FINAL DIAGNOSIS: ANGIOMYOLIPOMA WITH EPITHELIAL CYSTS (AMLEC).
Angiomyolipomas (AMLs) are well-characterized triphasic tumors composed of varying amounts of vascular (thick-walled dysplastic or dysmorphic blood vessels), smooth muscle (spindled or epithelioid with clear cytoplasm) and mature adipose elements1. AML usually occurs in the kidney, but can occasionally involve the liver and retroperitoneum. AML comprise 2.0-6.4% of all renal tumors, however they represent one of the most common benign renal lesions1. AML can occur as an isolated renal lesion or as part of the tuberous sclerosis complex (TSC). Approximately 50% of patients with TSC develop AML, which tend to be bilateral and multifocal2. The triphasic nature of AML has led many in the past to consider these lesions as hamartomatous. However, recent detection of clonal genomic alterations3-5 and rare case reports of malignancy in AMLs1,6-8 favor their classification as neoplastic lesions. AMLs share morphologic and immunohistological features with the perivascular epithelioid cell (PEC), and are considered to be members of the growing family of tumors derived from these distinctive cells, referred to as PEComas, and that includes clear cell ("sugar") tumors of the lung and pancreas, and lymphangioleiomyomatosis9,10. Although the diagnosis of AML is usually straightforward, some cases showing predominance of any one of the AML components may mimic a number of lesions and lead to an erroneous diagnosis of malignancy, including liposarcoma (fat-predominant AML), leiomyoma (muscle-predominant AML), renal cell carcinoma (epithelioid AML), and vascular malformations (paucicellular, vascular-predominant AML)11. The evolution of AML is classically benign, but malignant transformation has been rarely reported in 12 cases to date1,6-8.

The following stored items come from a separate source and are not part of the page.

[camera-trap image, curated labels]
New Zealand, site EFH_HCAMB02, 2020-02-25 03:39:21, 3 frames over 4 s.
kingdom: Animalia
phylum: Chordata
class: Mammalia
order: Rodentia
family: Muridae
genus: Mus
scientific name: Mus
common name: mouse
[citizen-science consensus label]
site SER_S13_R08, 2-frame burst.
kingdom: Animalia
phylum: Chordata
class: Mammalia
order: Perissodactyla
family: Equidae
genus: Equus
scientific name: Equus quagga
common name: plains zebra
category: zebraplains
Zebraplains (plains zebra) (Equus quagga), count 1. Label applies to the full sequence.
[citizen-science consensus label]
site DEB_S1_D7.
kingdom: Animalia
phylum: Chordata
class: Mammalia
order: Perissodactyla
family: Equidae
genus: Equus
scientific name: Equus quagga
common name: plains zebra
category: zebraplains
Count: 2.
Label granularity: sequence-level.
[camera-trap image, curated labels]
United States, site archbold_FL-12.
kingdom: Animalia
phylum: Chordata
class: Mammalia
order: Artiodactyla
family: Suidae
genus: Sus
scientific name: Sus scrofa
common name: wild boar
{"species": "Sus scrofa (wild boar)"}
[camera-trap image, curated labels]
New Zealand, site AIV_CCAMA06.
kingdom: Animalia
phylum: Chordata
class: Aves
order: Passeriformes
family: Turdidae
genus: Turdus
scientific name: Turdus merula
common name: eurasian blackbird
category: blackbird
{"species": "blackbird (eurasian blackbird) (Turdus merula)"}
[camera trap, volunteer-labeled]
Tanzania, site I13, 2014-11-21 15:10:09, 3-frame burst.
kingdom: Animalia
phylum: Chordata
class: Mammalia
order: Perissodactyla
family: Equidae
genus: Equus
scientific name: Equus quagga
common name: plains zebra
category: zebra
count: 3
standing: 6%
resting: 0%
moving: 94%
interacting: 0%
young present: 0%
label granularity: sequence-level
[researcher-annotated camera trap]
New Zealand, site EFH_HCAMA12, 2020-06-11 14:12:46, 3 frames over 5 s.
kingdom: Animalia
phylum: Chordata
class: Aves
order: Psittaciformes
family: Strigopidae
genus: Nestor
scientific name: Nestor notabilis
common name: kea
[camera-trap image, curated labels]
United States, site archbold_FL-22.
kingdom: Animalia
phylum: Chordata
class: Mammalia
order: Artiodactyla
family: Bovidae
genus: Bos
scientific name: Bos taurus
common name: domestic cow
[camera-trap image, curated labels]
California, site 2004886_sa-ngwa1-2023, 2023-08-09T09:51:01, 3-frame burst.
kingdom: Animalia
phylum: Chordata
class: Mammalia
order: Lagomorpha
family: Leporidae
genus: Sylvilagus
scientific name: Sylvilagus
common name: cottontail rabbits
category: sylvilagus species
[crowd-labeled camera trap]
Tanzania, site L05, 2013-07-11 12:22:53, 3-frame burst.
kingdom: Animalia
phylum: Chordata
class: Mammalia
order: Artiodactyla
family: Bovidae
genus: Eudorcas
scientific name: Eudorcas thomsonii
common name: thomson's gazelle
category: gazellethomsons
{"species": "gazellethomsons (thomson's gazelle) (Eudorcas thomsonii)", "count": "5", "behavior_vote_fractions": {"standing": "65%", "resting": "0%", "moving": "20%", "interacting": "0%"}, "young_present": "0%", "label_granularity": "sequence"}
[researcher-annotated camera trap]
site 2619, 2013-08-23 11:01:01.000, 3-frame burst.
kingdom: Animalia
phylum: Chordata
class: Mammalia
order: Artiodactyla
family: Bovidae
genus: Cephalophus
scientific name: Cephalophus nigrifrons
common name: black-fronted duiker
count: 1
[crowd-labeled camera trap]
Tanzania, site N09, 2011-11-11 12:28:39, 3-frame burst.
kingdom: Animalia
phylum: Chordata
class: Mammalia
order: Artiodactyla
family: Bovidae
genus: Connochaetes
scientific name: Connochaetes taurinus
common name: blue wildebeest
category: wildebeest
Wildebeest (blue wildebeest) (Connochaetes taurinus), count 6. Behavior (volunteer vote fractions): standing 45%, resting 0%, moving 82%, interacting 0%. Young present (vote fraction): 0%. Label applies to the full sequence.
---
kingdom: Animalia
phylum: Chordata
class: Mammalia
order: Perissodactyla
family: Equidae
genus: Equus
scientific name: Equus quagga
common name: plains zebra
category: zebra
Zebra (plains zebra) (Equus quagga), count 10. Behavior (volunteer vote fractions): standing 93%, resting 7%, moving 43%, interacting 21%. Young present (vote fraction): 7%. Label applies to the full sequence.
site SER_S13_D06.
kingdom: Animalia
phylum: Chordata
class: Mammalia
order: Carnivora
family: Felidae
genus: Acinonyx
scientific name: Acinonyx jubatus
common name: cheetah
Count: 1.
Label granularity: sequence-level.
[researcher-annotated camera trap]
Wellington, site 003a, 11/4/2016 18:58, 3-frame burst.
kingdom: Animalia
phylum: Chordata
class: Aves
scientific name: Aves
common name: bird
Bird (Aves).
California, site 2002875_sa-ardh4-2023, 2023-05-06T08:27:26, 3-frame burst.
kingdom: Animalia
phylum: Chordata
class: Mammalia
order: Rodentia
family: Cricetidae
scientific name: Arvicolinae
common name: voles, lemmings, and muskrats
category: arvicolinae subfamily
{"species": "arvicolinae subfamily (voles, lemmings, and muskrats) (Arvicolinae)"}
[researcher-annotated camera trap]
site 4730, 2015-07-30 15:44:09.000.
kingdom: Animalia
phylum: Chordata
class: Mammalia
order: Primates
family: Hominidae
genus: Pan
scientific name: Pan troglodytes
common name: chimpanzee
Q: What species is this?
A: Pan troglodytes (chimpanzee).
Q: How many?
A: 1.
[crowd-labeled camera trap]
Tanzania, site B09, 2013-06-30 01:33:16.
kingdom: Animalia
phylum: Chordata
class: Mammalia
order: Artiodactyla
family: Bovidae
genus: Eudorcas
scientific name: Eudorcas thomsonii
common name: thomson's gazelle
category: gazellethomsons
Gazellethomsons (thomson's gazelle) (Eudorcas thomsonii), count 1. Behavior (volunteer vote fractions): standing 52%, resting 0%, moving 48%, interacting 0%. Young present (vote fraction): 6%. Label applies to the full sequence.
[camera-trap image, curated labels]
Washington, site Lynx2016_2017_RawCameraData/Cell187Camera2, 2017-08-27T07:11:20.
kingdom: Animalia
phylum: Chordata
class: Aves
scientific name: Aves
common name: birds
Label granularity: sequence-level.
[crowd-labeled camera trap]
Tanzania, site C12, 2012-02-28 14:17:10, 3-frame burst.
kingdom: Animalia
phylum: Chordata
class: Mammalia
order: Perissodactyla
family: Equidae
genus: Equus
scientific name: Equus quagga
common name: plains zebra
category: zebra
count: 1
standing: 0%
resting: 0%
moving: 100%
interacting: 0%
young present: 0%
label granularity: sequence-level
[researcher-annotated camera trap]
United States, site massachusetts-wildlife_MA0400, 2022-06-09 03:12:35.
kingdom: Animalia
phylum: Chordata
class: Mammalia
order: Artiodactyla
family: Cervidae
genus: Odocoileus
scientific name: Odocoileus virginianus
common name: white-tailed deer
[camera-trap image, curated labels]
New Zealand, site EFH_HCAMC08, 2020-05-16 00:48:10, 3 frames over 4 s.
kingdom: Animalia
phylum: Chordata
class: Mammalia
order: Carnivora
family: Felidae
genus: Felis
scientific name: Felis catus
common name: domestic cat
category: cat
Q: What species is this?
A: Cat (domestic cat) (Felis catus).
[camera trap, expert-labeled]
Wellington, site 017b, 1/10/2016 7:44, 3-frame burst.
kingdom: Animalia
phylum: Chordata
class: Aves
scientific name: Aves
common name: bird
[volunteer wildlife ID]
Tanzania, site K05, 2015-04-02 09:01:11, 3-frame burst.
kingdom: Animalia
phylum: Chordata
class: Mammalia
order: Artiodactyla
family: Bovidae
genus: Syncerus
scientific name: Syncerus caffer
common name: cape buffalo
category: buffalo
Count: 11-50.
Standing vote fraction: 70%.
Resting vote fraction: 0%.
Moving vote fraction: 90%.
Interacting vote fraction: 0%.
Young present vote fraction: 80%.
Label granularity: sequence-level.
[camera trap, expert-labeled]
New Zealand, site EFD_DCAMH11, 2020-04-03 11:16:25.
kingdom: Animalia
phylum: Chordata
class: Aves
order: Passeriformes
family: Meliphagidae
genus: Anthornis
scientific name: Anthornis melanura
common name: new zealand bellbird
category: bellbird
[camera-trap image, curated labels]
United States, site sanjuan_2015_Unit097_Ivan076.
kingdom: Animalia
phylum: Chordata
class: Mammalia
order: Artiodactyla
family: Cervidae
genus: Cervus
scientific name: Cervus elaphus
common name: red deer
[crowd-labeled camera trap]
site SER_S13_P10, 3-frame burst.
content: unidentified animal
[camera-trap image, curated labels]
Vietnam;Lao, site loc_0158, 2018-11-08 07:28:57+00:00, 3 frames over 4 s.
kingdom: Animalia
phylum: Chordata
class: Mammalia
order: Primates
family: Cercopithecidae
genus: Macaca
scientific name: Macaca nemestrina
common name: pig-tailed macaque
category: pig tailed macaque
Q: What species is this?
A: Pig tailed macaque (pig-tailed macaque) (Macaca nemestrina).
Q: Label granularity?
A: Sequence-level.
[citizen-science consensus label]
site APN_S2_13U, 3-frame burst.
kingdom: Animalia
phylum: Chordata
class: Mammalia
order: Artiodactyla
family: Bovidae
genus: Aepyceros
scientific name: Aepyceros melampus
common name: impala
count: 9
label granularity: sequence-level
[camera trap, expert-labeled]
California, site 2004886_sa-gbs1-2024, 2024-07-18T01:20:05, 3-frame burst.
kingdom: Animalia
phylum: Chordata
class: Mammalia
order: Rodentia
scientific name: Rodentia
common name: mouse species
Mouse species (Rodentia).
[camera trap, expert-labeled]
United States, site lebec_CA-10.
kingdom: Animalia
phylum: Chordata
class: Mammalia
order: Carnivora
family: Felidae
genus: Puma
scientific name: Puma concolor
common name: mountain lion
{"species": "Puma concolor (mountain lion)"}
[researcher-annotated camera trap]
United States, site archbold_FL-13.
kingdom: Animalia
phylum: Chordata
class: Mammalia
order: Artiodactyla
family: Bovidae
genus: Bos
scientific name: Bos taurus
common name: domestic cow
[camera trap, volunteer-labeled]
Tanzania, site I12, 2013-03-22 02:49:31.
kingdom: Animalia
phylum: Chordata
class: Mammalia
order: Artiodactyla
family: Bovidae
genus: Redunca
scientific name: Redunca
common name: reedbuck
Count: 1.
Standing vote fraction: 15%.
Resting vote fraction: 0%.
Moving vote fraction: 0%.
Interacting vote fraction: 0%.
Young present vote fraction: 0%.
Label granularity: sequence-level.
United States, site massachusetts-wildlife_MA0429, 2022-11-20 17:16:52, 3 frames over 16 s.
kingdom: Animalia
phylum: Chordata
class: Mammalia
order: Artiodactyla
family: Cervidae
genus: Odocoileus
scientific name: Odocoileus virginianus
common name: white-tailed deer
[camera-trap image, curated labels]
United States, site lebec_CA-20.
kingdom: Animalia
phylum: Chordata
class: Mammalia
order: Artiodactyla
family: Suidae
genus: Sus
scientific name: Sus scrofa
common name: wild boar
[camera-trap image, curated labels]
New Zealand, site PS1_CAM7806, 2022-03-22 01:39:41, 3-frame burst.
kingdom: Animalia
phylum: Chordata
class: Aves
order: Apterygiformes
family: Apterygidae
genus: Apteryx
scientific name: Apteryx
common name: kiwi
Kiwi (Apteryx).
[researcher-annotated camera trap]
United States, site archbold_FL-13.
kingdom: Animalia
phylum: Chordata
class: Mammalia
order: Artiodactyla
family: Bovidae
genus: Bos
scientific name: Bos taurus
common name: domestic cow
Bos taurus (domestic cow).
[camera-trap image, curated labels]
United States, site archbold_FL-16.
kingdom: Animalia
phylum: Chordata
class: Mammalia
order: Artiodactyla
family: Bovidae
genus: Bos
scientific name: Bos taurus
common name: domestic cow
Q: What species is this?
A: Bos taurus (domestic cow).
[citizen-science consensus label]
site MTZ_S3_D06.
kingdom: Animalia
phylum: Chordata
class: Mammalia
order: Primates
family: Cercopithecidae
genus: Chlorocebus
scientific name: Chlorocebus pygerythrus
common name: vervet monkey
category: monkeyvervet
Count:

AMLs are typically solid lesions both radiologically and grossly1, without cystic or epithelial components. Although entrapped non-cystic renal tubules have been described in AML, presentation as a cystic mass has been reported recently in only 16 cases11-13. This distinctive benign renal neoplasm has recently been recognized and seperately termed angiomyolipoma with epithelial cysts (AMLEC) by Fine and colleagues11 or cystic angiomyolipoma by Davis and colleagues12. These descriptive names for this entity are currently favored until its pathogenesis and relationships to other renal neoplasms are better understood. Therefore, AMLEC or cystic AML has to be considered in the differential diagnosis of adult cystic renal neoplasms, which includes cystic renal cell carcinomas, cystic nephroma (CN), and mixed epithelial and stromal tumor (MEST). The most distinctive immunohistochemical feature of AMLEC or cystic AML, absent in the above three tumors mentioned earlier is immunoreactivity with melanocytic markers (HMB45 and Melan-A)11-13.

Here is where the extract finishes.